# ACTIVITY:
Reproduce the data that follows character for character, but omit its pictures.

[Page images and extracted text]

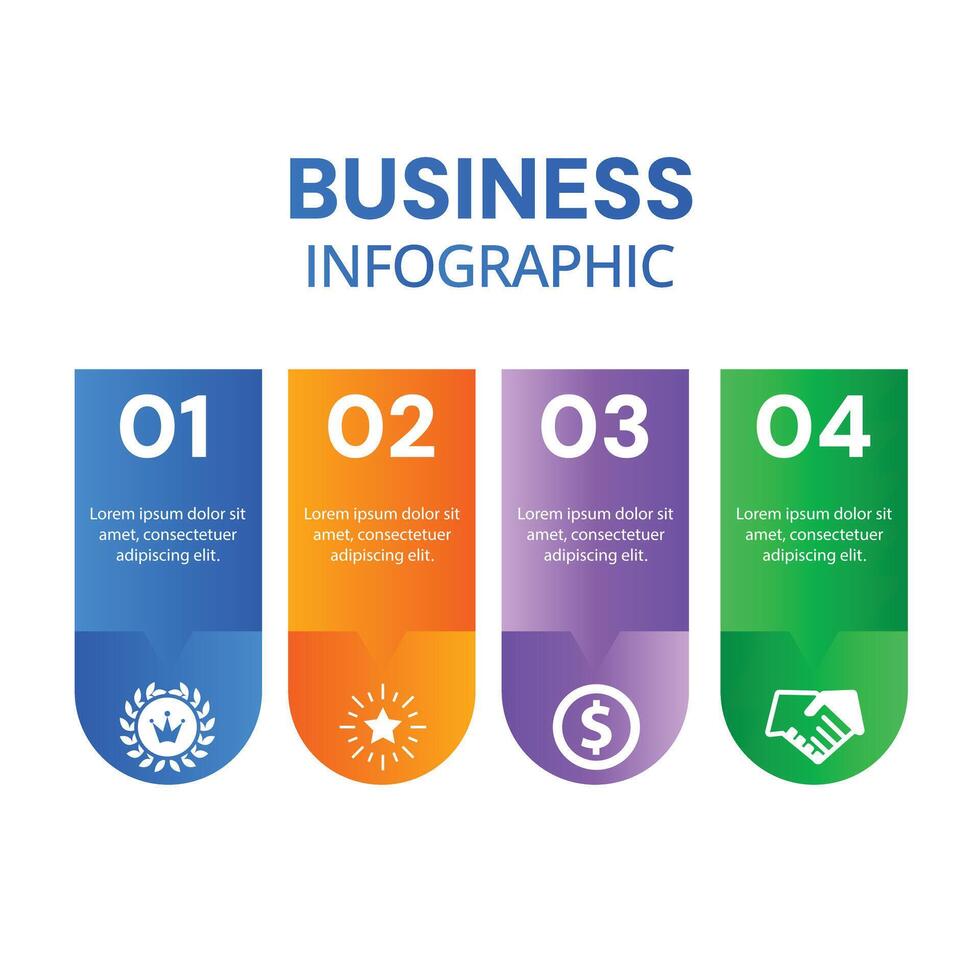 BUSINESS
INFOGRAPHIC

01

Lorem ipsum dolor sit amet, consectetuer adipiscing elit.

02

Lorem ipsum dolor sit amet, consectetuer adipiscing elit.

03

Lorem ipsum dolor sit amet, consectetuer adipiscing elit.

$

04

Lorem ipsum dolor sit amet, consectetuer adipiscing elit.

# FINISHED EXERCISE:
 BUSINESS
INFOGRAPHIC

01

Lorem ipsum dolor sit amet, consectetuer adipiscing elit.

02

Lorem ipsum dolor sit amet, consectetuer adipiscing elit.

03

Lorem ipsum dolor sit amet, consectetuer adipiscing elit.

$

04

Lorem ipsum dolor sit amet, consectetuer adipiscing elit.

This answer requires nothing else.